Fig. 1: Three types of quantitative trait loci (QTLs); gene eQTL, isoform eQTL and i-rQTL.
figure 1

a Gene A has 2 isoforms, isoform 1 and isoform 2. A locus affecting the expression level of gene A is defined as gene eQTL. A locus affecting the expression level of isoform 1 and/or 2 is defined as i-eQTL (isoform eQTL). A locus affecting the isoform ratio of isoform 1 and/or 2 is defined as i-rQTL (isoform ratio QTL). b An example of gene having both gene-eQTL and i-eQTL effects but not i-rQTL effect (the upper panel) and that having both i-eQTL and i-rQTL effects but not gene-eQTL effect (the lower panel). c The three types of QTLs are not independent but overlapping concepts. † and ‡ indicate the genes in the upper and lower panels of b, respectively. d Data preparation and processing from 6 peripheral blood cells for the QTL analyses. e Distributions of top QTL variants relative to the gene body. In the figure, the length of the gene body is 30,000 bp, which is the average length of all isoforms.

Difference in distribution between eQTL and sQTL

We identified 2476–3889 gene eQTL in each subset, which is equivalent to the findings of our prior study21. In addition, we identified 3707–6131 i-eQTL as well as 1512–2537 i-rQTL in each cell type (FDR ≤ 0.05, Supplementary Table 1). Next, we evaluated the distribution of the lead variants in each analysis relative to the gene body, which is defined as the region from the TSS to the transcription end site (TES). These three types of QTL were differentially distributed; gene eQTL had a large peak near the TSS. Contrarily, i-rQTL had a larger peak near the TES (A trimodal distribution with two additional peaks in the gene body and TES was detected by Silverman test. p = 0.039). i-eQTL showed an intermediate distribution between the other two QTL (Fig. 1e).

Next, we examined cell-type specificity of i-rQTL effects in commonly expressed genes in five subsets excluding PBL, which contains various cell types. Among a total of 1,703 i-rQTL, 360 i-rQTL showed low cell-type specificity (significant i-rQTL effect observed in four or five subsets) and had a large peak near the TES. In contrast, i-rQTL with high cell-type specificity (significant i-rQTL effect observed in one subset) had a large peak near the TSS (Fig. 2a).

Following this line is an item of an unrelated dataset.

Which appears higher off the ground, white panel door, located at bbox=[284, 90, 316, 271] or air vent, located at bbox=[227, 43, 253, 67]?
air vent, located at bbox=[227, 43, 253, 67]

As an example of cell-type specific i-rQTL, we showed a monocyte-specific i-rQTL effect on DNTTIP1-202 and a B-cell- and monocyte-specific i-rQTL effect on SIDT2-212 (Fig. 2b). These i-rQTL might depend on cell-type specific alternative promoters because DNase hypersensitive sites (DHSs) and CAGE peaks were observed near the TSS in the corresponding subsets. While the lead i-rQTL variant of DNTTIP1-202 (rs1711194) was located downstream of the gene, several variants in strong linkage disequilibrium (LD, r2 ≥ 0.8) were located in the gene body, including near the CAGE peaks (Fig. 2c). Similarly, because an INDEL variant (rs35248926) in strong LD (r2 = 0.91) with the lead i-rQTL variant of SIDT2-212 (rs11449159) has eQTL effects on surrounding genes (TAGLN, PCSK7, PAFAH1B2 and SIK3) in the GTEx dataset11, this variant may have broad regulatory effects on multiple genes in multiple subsets and may cause the i-rQTL effect. Indeed, B-cell- and monocyte-specific transcription factors such as EBF1 and POU2F2 bind to this region22,23 (Fig. 2d).

Fig. 2: Cell-type specific i-rQTL.
figure 2

a For each cell-type specificity, distributions of lead i-rQTL variants to the gene body are shown. The shade shows 95% confidence intervals for the mean of the distribution of 1 cell-type specific i-rQTLs. b The DNTTIP1-202 isoform had a monocyte-specific i-rQTL effect. The SIDT2-212 isoform had B-cell- and monocyte-specific i-rQTL effects. These genes were expressed in all five cell types. On the boxplots the horizontal line indicates the median, the box indicates the first to third quartile of expression and whiskers indicate 1.5 × the interquartile range. Nominal p-values obtained by two-tailed tests are shown for QTL effects which are identified as significant (FDR ≤ 0.05). B; B cells (n = 104), CD4+; CD4+ T-cells (n = 103), CD8+; CD8+ T-cells (n = 103), Mono; monocytes (n = 105), NK; NK cells (n = 104). c DHS peaks and FANTOM CAGE peaks of the DNTTIP1 gene are shown. In monocytes only, there were DHSs and CAGE peaks near the TSS region of the DNTTIP1-202 isoform. d DHS peaks and FANTOM CAGE peaks of the SIDT2 are shown. In B-cells and monocytes only, there were DHSs and CAGE peaks near the TSS region of the SIDT2-212 isoform.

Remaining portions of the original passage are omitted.